Yesterday I received an email from a reader of this blog asking if I knew of any performance benchmarks for federated search engines. I replied, telling the reader that I would address the question in this blog. Here’s my reply:
I’m not aware of any benchmark studies and even if I were I’d be very suspicious of their findings because there are too many variables that determine performance of federated search engines. These questions come to mind:
- How do you measure speed? Some federated search engines return results incrementally as they get results from individual sources. Are you measuring the time it takes to get results from the first (fastest) source or from all of the sources?
- Response time from a source will vary depending on the source, the time of day, and the load on the content provider’s server. The server load will be influenced by how many other searches are running. How can you baseline the response time to benchmark against?
- Response time is also heavily influenced by the load on all of the networks between the client browser, the federated search application server, and the content provider’s server. How will you get a baseline for that response time?

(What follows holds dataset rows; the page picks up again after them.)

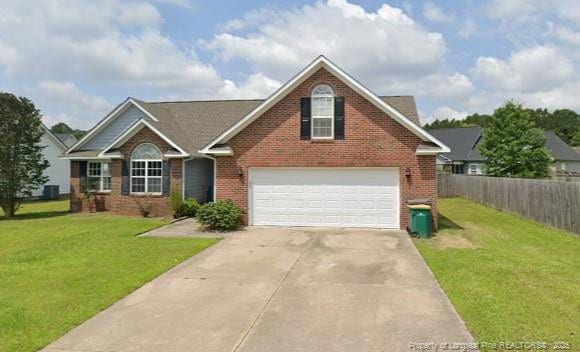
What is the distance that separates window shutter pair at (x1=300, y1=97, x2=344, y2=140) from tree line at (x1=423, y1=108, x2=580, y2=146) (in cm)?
7231

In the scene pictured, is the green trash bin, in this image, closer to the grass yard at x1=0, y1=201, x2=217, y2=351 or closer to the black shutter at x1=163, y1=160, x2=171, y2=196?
the grass yard at x1=0, y1=201, x2=217, y2=351

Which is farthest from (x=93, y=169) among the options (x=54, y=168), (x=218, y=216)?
(x=54, y=168)

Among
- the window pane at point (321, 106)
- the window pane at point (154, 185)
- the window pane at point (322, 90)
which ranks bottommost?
the window pane at point (154, 185)

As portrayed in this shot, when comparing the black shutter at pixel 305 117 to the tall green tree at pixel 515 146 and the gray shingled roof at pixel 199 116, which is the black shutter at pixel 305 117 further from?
the tall green tree at pixel 515 146

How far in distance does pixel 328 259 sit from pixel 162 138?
10.9 meters

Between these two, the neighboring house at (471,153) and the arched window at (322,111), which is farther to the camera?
the neighboring house at (471,153)

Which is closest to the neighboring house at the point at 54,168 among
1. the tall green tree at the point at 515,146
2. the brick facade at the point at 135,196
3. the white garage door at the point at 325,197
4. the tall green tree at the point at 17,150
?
the tall green tree at the point at 17,150

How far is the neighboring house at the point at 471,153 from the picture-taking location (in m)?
47.2

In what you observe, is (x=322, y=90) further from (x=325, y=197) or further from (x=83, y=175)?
(x=83, y=175)

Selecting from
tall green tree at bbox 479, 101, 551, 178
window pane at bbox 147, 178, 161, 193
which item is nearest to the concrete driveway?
window pane at bbox 147, 178, 161, 193

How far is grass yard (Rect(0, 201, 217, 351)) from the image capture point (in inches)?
231

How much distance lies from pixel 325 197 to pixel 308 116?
2976 mm

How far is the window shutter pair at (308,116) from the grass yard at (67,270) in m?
5.28

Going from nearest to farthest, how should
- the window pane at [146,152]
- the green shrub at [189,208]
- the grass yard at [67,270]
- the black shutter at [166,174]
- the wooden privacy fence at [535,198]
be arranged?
1. the grass yard at [67,270]
2. the wooden privacy fence at [535,198]
3. the green shrub at [189,208]
4. the black shutter at [166,174]
5. the window pane at [146,152]
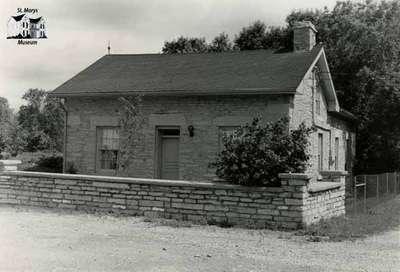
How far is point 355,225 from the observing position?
11688 millimetres

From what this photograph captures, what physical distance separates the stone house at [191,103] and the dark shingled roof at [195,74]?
0.12 ft

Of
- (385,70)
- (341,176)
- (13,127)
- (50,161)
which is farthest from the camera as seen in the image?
(13,127)

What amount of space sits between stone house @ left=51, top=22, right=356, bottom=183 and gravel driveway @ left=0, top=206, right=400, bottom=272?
20.5 ft

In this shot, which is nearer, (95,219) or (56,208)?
(95,219)

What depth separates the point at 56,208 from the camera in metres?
13.1

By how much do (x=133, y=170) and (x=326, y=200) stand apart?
8037 mm

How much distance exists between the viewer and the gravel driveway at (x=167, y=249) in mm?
7387

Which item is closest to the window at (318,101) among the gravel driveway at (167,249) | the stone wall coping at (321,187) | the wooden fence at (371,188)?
the wooden fence at (371,188)

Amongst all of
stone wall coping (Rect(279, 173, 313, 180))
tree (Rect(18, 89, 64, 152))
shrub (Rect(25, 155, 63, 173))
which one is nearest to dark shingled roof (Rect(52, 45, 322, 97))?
shrub (Rect(25, 155, 63, 173))

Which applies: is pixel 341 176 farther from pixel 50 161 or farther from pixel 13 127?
pixel 13 127

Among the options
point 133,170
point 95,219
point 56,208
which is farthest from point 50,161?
point 95,219

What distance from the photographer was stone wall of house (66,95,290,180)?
16484 mm

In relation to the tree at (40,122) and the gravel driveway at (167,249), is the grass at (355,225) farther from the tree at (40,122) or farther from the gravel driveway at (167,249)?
the tree at (40,122)

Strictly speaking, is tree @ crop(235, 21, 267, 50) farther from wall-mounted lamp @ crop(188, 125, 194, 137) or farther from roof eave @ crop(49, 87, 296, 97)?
wall-mounted lamp @ crop(188, 125, 194, 137)
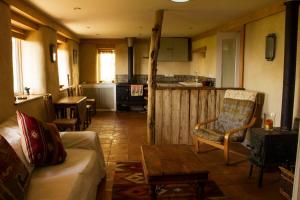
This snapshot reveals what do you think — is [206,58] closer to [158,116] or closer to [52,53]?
[158,116]

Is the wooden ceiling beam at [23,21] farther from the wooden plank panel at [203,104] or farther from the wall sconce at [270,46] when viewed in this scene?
the wall sconce at [270,46]

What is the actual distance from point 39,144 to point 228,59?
405cm

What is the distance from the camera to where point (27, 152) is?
2.29 metres

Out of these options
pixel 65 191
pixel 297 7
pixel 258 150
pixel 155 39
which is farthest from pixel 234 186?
pixel 155 39

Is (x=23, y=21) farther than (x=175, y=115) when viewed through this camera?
No

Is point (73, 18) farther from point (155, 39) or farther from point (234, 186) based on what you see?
point (234, 186)

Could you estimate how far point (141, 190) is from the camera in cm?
298

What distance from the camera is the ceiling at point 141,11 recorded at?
149 inches

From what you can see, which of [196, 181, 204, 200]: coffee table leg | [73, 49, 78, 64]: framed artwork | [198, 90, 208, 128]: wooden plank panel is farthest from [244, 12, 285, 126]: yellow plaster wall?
[73, 49, 78, 64]: framed artwork

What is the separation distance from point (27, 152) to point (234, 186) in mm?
2195

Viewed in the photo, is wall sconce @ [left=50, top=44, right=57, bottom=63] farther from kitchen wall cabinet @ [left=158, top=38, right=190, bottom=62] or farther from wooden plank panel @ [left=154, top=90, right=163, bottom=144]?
kitchen wall cabinet @ [left=158, top=38, right=190, bottom=62]

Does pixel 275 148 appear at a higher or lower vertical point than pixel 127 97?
lower

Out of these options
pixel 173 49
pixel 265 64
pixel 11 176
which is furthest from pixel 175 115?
pixel 173 49

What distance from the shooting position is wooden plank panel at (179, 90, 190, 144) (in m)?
4.56
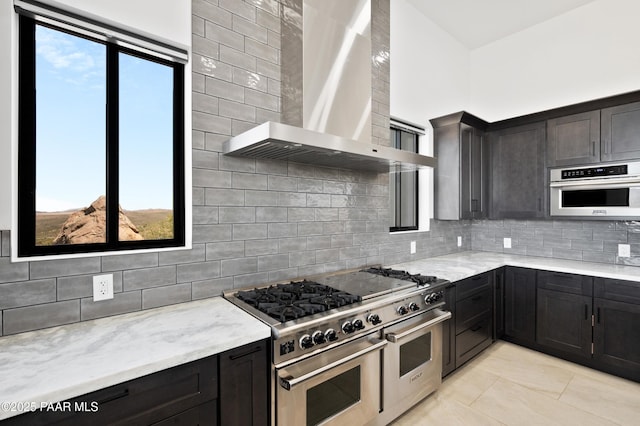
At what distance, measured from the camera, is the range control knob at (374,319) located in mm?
1804

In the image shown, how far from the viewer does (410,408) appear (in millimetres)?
2178

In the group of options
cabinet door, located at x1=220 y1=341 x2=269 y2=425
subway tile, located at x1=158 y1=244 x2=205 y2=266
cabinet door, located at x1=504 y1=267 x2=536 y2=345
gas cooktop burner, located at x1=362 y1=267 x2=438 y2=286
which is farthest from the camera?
cabinet door, located at x1=504 y1=267 x2=536 y2=345

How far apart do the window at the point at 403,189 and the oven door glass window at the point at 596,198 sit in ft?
4.74

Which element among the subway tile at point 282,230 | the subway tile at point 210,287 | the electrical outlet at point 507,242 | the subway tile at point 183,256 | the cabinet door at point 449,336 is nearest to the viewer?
the subway tile at point 183,256

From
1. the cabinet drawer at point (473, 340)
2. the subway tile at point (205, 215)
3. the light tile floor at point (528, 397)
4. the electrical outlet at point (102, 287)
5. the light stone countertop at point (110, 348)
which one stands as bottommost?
the light tile floor at point (528, 397)

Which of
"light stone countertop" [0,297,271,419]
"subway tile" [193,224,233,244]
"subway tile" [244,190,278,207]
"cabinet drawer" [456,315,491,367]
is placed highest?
"subway tile" [244,190,278,207]

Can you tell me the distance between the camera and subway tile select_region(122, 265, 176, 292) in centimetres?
162

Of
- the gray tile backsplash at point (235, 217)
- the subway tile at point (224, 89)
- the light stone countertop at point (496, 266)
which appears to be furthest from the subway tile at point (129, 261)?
the light stone countertop at point (496, 266)

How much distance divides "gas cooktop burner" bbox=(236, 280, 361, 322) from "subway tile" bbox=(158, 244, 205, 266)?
33 cm

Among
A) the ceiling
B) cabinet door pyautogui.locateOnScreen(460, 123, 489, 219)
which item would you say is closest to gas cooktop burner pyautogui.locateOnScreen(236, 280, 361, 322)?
cabinet door pyautogui.locateOnScreen(460, 123, 489, 219)

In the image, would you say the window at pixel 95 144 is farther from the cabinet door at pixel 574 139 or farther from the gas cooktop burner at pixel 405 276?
the cabinet door at pixel 574 139

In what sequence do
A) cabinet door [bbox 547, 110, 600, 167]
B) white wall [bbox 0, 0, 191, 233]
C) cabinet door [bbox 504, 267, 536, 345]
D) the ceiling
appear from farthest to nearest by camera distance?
the ceiling, cabinet door [bbox 504, 267, 536, 345], cabinet door [bbox 547, 110, 600, 167], white wall [bbox 0, 0, 191, 233]

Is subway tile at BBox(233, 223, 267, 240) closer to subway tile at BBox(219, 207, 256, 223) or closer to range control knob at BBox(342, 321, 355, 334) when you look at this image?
subway tile at BBox(219, 207, 256, 223)

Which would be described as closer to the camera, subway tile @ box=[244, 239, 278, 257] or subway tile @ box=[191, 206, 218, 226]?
subway tile @ box=[191, 206, 218, 226]
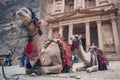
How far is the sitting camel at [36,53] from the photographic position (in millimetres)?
3441

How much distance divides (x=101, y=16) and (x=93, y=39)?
3.09 m

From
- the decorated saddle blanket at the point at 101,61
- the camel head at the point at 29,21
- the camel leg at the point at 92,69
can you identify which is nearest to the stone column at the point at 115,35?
the decorated saddle blanket at the point at 101,61

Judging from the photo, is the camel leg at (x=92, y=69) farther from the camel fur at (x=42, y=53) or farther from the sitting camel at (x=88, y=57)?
the camel fur at (x=42, y=53)

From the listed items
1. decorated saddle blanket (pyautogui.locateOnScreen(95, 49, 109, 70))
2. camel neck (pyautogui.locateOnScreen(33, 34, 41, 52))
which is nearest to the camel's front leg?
camel neck (pyautogui.locateOnScreen(33, 34, 41, 52))

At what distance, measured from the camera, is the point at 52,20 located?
2103 cm

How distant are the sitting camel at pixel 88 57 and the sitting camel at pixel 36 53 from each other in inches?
28.6

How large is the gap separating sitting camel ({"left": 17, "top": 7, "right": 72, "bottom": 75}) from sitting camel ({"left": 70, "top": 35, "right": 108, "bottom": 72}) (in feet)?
2.38

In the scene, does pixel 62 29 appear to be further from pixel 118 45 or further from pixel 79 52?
pixel 79 52

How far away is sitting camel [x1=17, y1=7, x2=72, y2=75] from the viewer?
3441mm

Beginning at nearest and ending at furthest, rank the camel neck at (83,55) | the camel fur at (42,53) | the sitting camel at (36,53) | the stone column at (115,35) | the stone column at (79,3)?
the camel fur at (42,53) < the sitting camel at (36,53) < the camel neck at (83,55) < the stone column at (115,35) < the stone column at (79,3)

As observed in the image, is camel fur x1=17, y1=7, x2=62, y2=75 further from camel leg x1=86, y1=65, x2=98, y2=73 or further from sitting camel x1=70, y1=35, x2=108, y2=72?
camel leg x1=86, y1=65, x2=98, y2=73

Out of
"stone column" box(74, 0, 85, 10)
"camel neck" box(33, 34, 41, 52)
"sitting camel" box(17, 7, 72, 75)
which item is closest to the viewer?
"sitting camel" box(17, 7, 72, 75)

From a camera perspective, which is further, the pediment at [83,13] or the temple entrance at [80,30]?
the temple entrance at [80,30]

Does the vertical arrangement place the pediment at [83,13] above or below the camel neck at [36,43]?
above
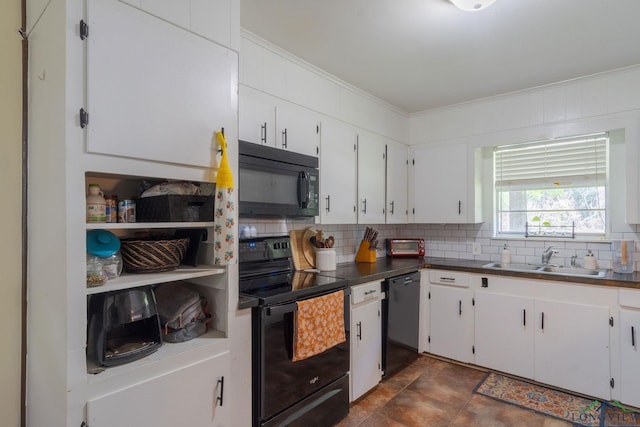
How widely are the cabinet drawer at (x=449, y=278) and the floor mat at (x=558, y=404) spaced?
0.77 m

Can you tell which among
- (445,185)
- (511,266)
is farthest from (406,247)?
(511,266)

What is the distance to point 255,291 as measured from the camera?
73.7 inches

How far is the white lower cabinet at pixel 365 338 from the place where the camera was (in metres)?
2.33

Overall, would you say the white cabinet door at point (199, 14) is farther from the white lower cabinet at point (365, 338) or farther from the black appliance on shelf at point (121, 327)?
the white lower cabinet at point (365, 338)

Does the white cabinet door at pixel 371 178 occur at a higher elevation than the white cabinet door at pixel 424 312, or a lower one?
higher

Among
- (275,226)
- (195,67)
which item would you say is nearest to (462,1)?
(195,67)

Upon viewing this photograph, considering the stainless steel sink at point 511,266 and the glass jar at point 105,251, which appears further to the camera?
the stainless steel sink at point 511,266

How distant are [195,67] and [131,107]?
0.34m

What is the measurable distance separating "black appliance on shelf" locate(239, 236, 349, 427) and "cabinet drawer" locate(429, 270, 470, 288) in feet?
4.12

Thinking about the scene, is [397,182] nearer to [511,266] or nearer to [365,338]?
[511,266]

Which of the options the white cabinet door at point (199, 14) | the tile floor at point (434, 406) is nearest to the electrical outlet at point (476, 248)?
the tile floor at point (434, 406)

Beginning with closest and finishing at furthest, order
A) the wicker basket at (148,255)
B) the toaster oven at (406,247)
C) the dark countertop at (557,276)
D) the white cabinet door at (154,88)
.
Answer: the white cabinet door at (154,88)
the wicker basket at (148,255)
the dark countertop at (557,276)
the toaster oven at (406,247)

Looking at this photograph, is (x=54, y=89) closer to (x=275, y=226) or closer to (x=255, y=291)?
(x=255, y=291)

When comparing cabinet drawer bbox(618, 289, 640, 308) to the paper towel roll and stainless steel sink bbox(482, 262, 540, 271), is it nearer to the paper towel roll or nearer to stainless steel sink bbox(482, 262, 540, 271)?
stainless steel sink bbox(482, 262, 540, 271)
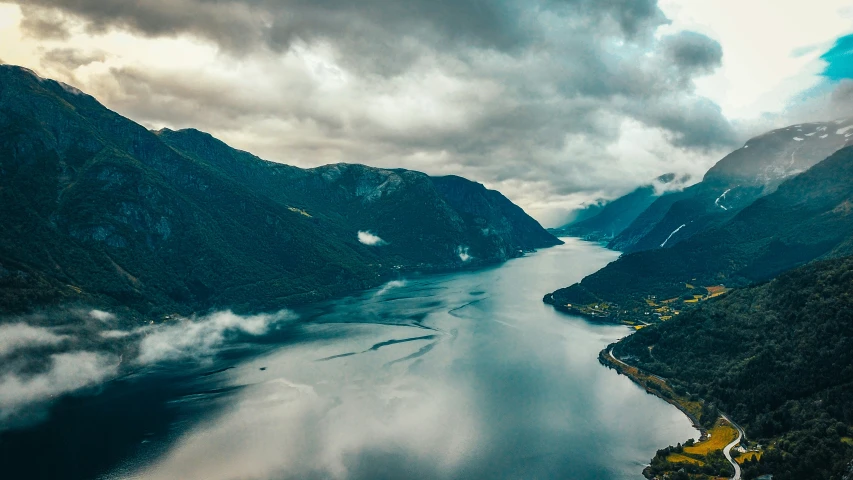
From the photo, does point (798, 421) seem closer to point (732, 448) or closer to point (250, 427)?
point (732, 448)

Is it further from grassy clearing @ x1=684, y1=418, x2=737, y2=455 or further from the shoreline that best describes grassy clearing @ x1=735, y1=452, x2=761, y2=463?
the shoreline

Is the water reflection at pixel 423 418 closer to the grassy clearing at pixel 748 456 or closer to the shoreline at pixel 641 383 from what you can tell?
the shoreline at pixel 641 383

- A particular federated search engine may take much longer to process results if it is searching five sources rather than one. That’s yet another variable to consider. Will you be able to isolate performance of the federated search application from that of the sources being searched?
- Performance from content sources will be affected by the nature of a query and by the number of results returned, and that will vary by source. Broad queries that return many results are often processed slowly by the remote search engine. How will you be able to factor that effect into your performance testing?
- Are you comparing apples to apples? If the federated search engine you’re evaluating is returning results quickly but only evaluating them superficially, performing poor (or no) relevance ranking than quick response time is a consolation prize that masks a real problem.
In a future post I will go into much greater depth about how you should evaluate federated search vendors for performance. In the meantime, if you find a vendor who gives you performance benchmarks against its competition you may want to show them this post.